◆ What the exercise asks
If a line of the records holds the word "trap", copy it out.

◆ Data excerpts
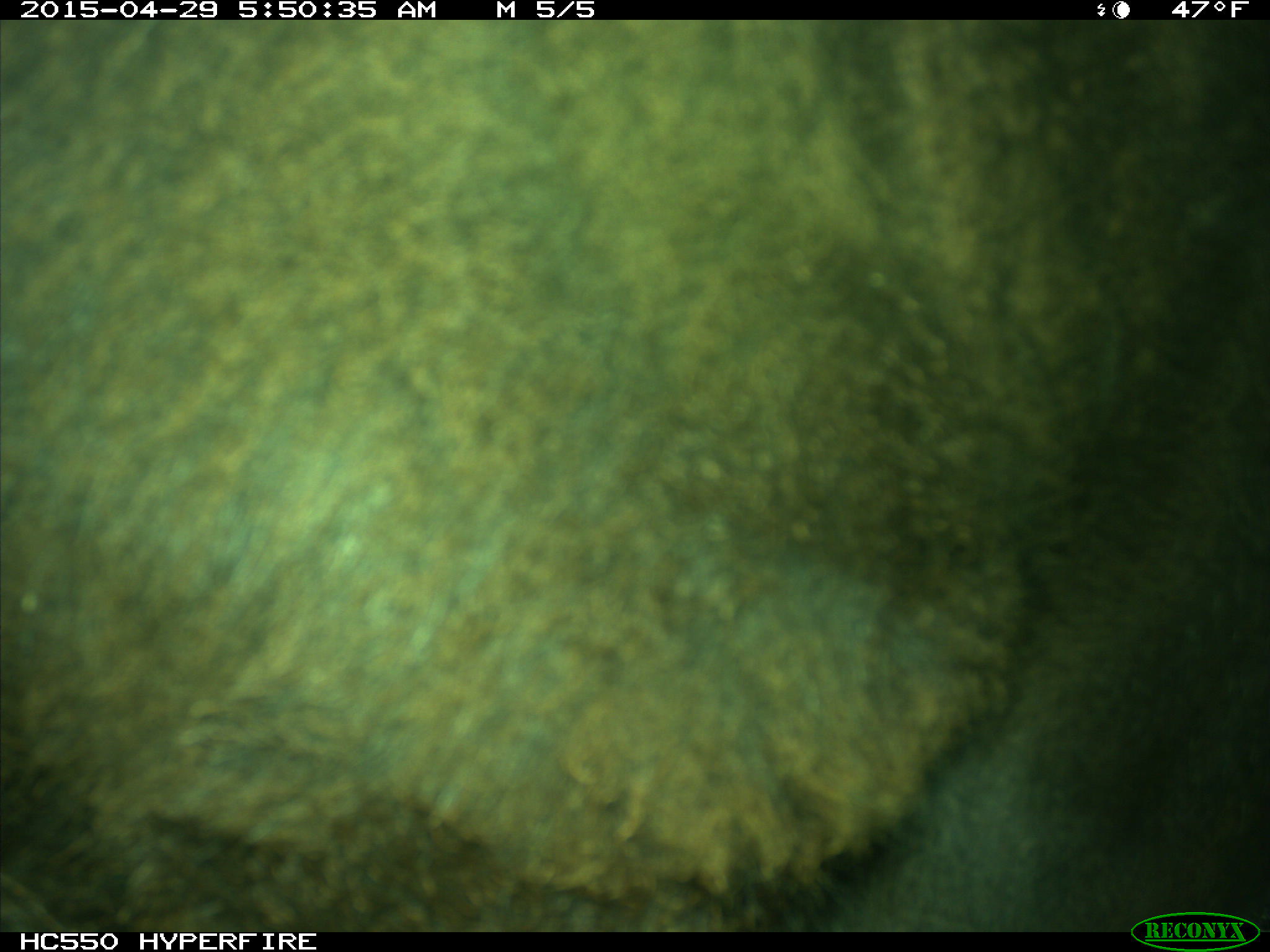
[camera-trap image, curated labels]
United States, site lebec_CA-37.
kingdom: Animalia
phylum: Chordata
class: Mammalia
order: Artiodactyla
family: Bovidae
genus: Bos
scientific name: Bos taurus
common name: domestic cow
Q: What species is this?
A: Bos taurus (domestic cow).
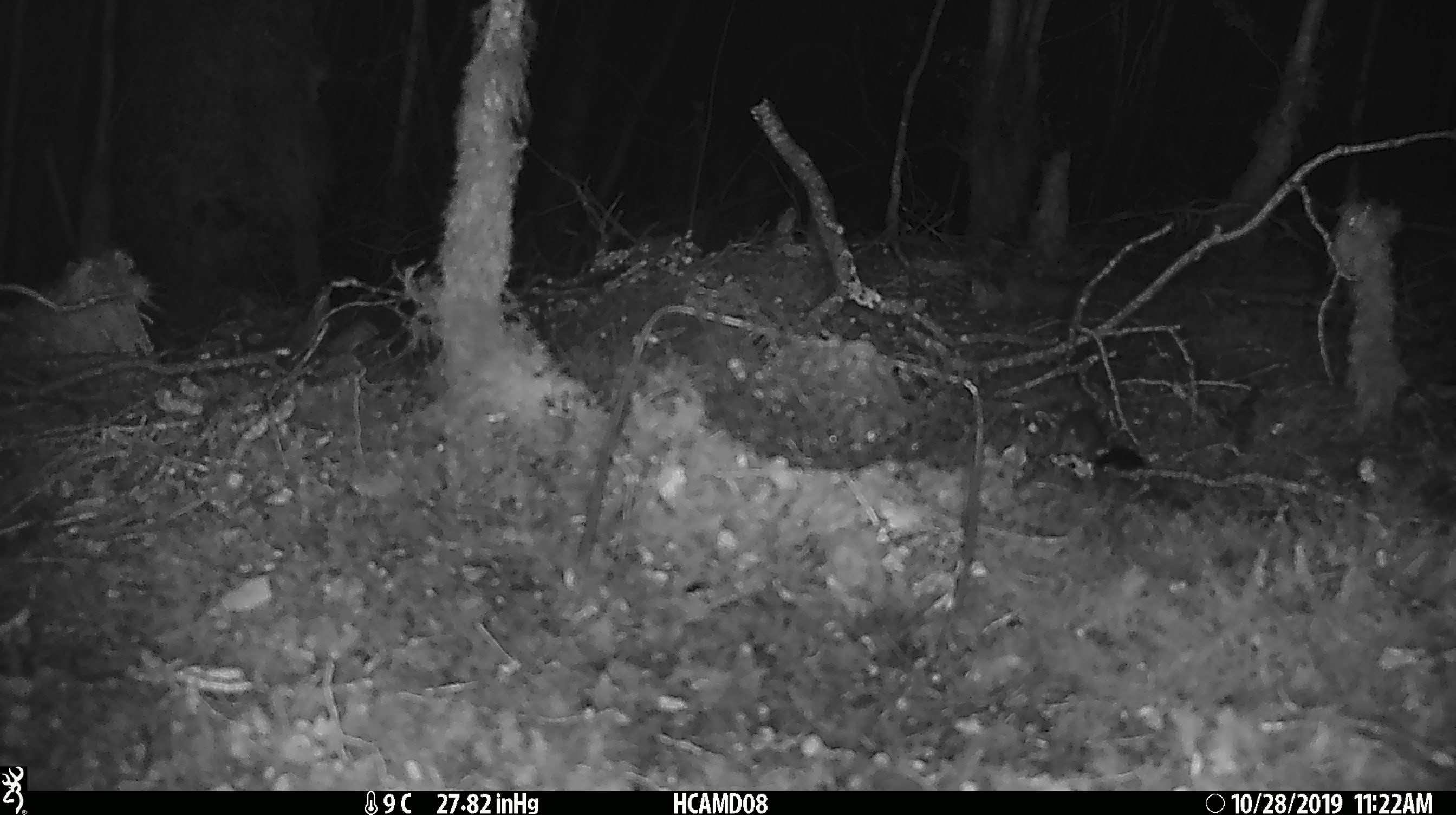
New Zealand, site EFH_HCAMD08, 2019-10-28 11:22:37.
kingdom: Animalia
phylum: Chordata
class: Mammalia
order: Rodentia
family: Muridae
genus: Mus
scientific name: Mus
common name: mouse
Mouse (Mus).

--

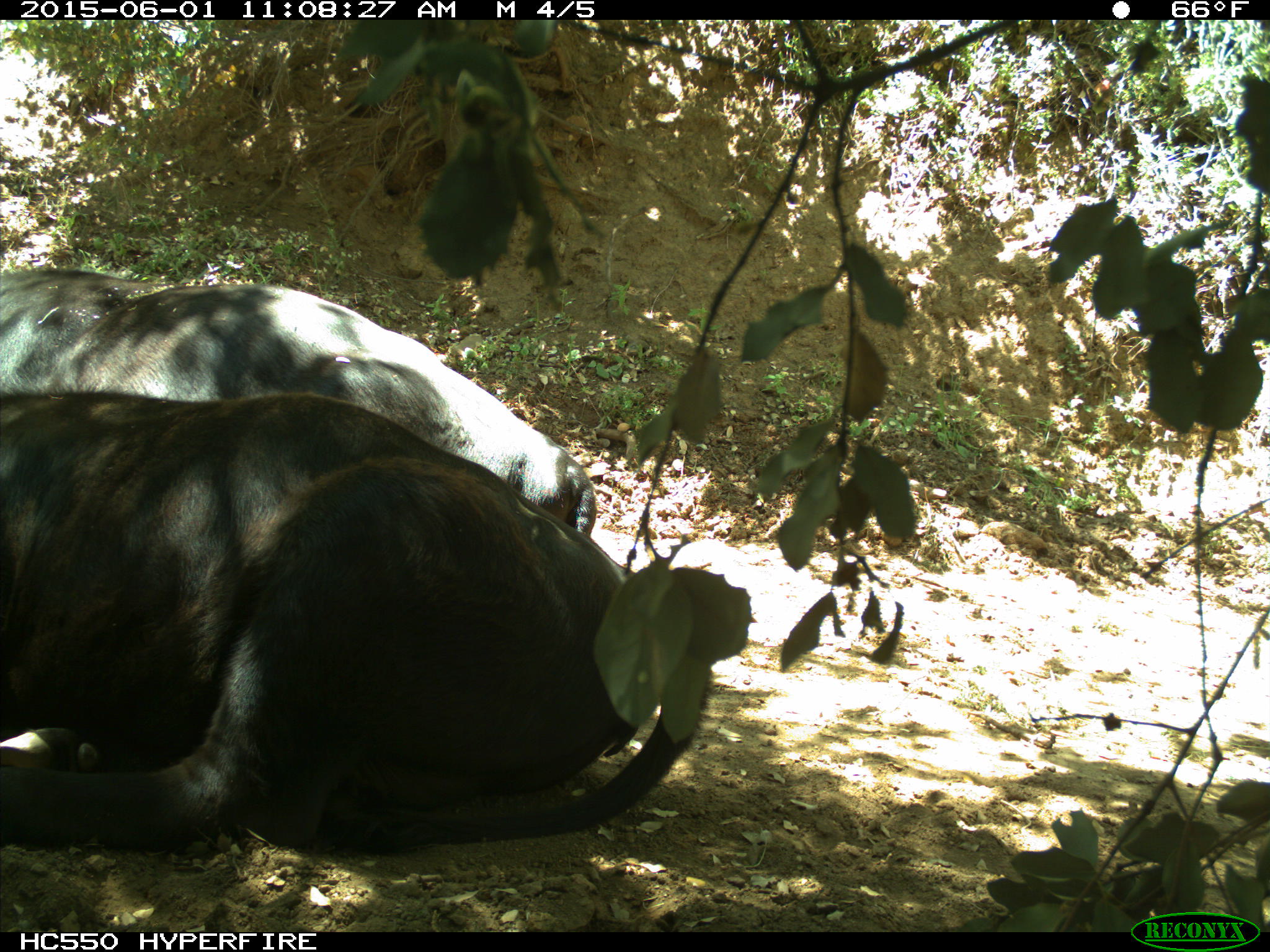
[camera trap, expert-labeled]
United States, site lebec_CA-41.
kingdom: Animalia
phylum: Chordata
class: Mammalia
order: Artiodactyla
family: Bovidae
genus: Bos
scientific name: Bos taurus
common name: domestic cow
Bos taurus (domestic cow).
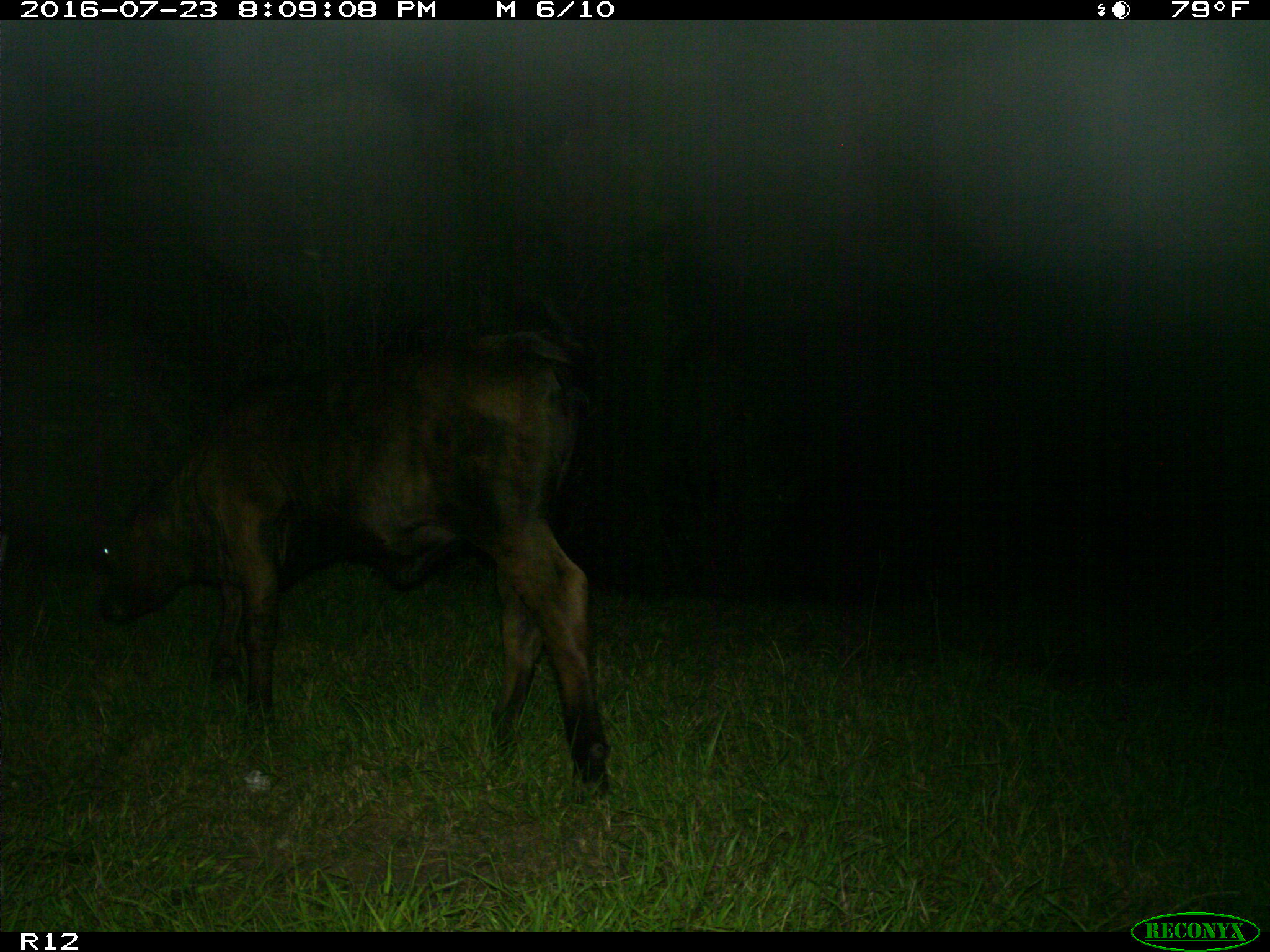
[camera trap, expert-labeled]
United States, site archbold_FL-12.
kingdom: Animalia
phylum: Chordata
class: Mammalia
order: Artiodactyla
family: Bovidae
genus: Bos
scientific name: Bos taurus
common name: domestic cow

* * *

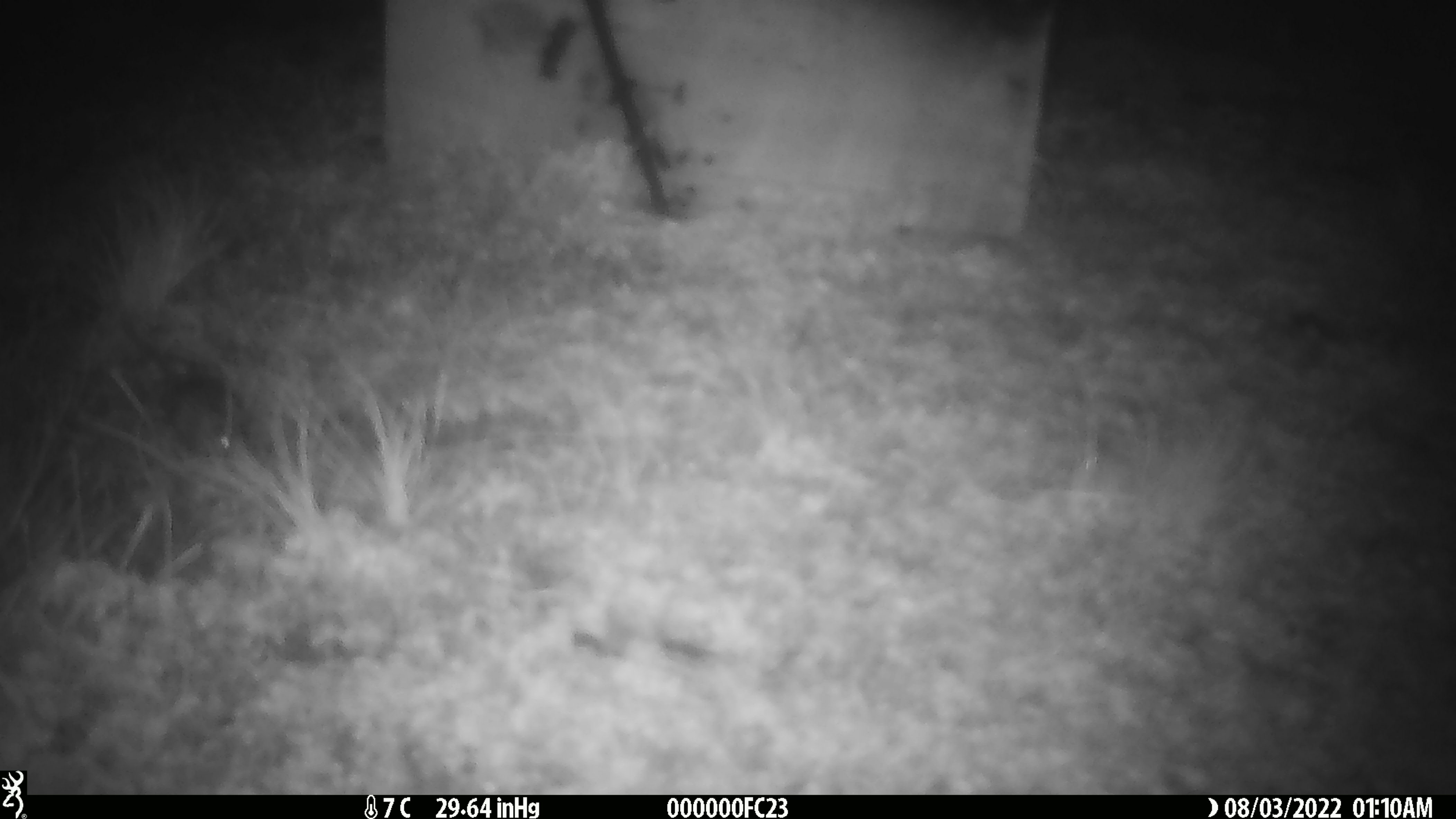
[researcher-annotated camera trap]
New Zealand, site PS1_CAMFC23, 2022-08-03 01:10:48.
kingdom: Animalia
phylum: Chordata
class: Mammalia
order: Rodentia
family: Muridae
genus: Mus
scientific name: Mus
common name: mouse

◆ Written solution
[camera-trap image, curated labels]
[camera trap, expert-labeled]
[camera trap, expert-labeled]
[researcher-annotated camera trap]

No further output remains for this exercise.